Task requirements:
Rewrite the entries below, changing "wooden ceiling beam" to "timber ceiling beam" everywhere it appears and leaving everything else as it is.

(Dataset items)
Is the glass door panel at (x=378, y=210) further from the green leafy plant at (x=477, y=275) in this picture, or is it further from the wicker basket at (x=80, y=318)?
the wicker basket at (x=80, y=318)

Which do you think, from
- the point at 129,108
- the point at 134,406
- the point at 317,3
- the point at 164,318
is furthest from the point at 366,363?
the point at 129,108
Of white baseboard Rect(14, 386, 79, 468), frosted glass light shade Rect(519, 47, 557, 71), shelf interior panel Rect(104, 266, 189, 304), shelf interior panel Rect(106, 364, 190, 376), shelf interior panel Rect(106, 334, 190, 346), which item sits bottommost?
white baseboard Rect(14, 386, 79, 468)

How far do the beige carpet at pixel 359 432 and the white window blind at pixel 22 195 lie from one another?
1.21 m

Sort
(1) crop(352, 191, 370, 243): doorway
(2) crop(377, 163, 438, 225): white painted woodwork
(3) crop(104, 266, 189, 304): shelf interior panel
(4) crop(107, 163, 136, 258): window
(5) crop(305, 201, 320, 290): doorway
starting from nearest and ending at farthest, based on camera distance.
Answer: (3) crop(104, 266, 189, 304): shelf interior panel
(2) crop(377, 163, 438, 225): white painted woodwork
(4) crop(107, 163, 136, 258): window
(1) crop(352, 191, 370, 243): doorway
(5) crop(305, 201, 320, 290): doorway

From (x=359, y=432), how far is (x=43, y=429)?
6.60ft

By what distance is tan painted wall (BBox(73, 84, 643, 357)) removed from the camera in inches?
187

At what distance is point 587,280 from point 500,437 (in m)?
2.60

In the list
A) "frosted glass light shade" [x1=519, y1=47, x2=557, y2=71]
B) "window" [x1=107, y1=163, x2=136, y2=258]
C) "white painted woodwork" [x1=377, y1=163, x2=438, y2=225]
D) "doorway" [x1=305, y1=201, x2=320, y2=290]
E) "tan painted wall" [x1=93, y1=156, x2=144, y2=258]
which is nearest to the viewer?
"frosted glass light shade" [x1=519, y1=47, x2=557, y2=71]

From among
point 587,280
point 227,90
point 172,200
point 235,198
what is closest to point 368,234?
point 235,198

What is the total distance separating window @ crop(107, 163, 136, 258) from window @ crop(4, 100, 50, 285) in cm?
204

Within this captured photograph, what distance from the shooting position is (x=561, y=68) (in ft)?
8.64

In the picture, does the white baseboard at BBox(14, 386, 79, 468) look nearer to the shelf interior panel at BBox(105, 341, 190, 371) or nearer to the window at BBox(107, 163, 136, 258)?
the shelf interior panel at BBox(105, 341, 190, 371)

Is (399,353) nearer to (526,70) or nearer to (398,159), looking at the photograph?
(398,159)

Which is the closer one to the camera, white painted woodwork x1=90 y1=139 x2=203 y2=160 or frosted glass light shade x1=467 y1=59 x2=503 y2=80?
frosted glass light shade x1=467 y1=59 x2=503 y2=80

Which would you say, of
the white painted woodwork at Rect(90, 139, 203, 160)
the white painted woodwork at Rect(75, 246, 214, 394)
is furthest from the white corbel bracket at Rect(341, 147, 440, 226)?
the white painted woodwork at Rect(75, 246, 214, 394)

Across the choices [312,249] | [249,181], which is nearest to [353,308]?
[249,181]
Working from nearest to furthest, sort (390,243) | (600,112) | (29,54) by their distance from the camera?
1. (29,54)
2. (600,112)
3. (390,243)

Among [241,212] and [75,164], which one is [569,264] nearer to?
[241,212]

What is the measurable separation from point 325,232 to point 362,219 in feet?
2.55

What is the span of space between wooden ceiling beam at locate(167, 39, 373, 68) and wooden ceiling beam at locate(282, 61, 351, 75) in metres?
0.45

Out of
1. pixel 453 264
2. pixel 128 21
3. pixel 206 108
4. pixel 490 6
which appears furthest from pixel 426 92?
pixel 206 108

Solution for this task:
Is the glass door panel at (x=378, y=210) further from the green leafy plant at (x=477, y=275) in this picture, or is it further from the wicker basket at (x=80, y=318)?
the wicker basket at (x=80, y=318)

Which do you think, from
- the point at 129,108
- the point at 134,406
- the point at 317,3
- the point at 164,318
is furthest from the point at 366,363?
the point at 129,108
Of white baseboard Rect(14, 386, 79, 468), frosted glass light shade Rect(519, 47, 557, 71), shelf interior panel Rect(104, 266, 189, 304), shelf interior panel Rect(106, 364, 190, 376), shelf interior panel Rect(106, 334, 190, 346), which item sits bottommost?
white baseboard Rect(14, 386, 79, 468)

How far do the beige carpet at pixel 359 432 and the white window blind at pixel 22 195 lie from one another?
1.21 m

Sort
(1) crop(352, 191, 370, 243): doorway
(2) crop(377, 163, 438, 225): white painted woodwork
(3) crop(104, 266, 189, 304): shelf interior panel
(4) crop(107, 163, 136, 258): window
(5) crop(305, 201, 320, 290): doorway
starting from nearest and ending at farthest, based on camera distance.
Answer: (3) crop(104, 266, 189, 304): shelf interior panel
(2) crop(377, 163, 438, 225): white painted woodwork
(4) crop(107, 163, 136, 258): window
(1) crop(352, 191, 370, 243): doorway
(5) crop(305, 201, 320, 290): doorway

From (x=359, y=432), how far is (x=43, y=429)?
6.60ft

By what distance is tan painted wall (BBox(73, 84, 643, 357)) removed from the camera in inches?
187

At what distance is point 587,280 from point 500,437 (in m)?
2.60

In the list
A) "frosted glass light shade" [x1=519, y1=47, x2=557, y2=71]
B) "window" [x1=107, y1=163, x2=136, y2=258]
C) "white painted woodwork" [x1=377, y1=163, x2=438, y2=225]
D) "doorway" [x1=305, y1=201, x2=320, y2=290]
E) "tan painted wall" [x1=93, y1=156, x2=144, y2=258]
which is nearest to the viewer?
"frosted glass light shade" [x1=519, y1=47, x2=557, y2=71]

From among
point 587,280
point 227,90
point 172,200
point 235,198
what is closest to point 368,234?
point 235,198

What is the total distance separating window @ crop(107, 163, 136, 258) from window @ crop(4, 100, 50, 285) in cm?
204

Within this captured photograph, what distance from the shooting position is (x=561, y=68) (in ft)?
8.64

In the picture, does the white baseboard at BBox(14, 386, 79, 468) look nearer to the shelf interior panel at BBox(105, 341, 190, 371) or nearer to the window at BBox(107, 163, 136, 258)?
the shelf interior panel at BBox(105, 341, 190, 371)

Is (399,353) nearer to (526,70) or nearer to (398,159), looking at the photograph?
(398,159)

Which is the closer one to the camera, white painted woodwork x1=90 y1=139 x2=203 y2=160 or frosted glass light shade x1=467 y1=59 x2=503 y2=80?
frosted glass light shade x1=467 y1=59 x2=503 y2=80

Which would you say, of
the white painted woodwork at Rect(90, 139, 203, 160)
the white painted woodwork at Rect(75, 246, 214, 394)
is furthest from the white corbel bracket at Rect(341, 147, 440, 226)?
the white painted woodwork at Rect(75, 246, 214, 394)

Across the choices [312,249] | [249,181], which is nearest to [353,308]?
[249,181]
Working from nearest to furthest, sort (390,243) | (600,112) | (29,54) by their distance from the camera?
1. (29,54)
2. (600,112)
3. (390,243)

Among [241,212] and [75,164], which one is [569,264] nearer to?
[241,212]

What is the measurable separation from point 325,232 to point 362,219 in feet?
2.55

What is the span of space between timber ceiling beam at locate(167, 39, 373, 68) and timber ceiling beam at locate(282, 61, 351, 75) in metres?
0.45

Out of
1. pixel 453 264
2. pixel 128 21
3. pixel 206 108
4. pixel 490 6
which appears furthest from pixel 426 92?
pixel 206 108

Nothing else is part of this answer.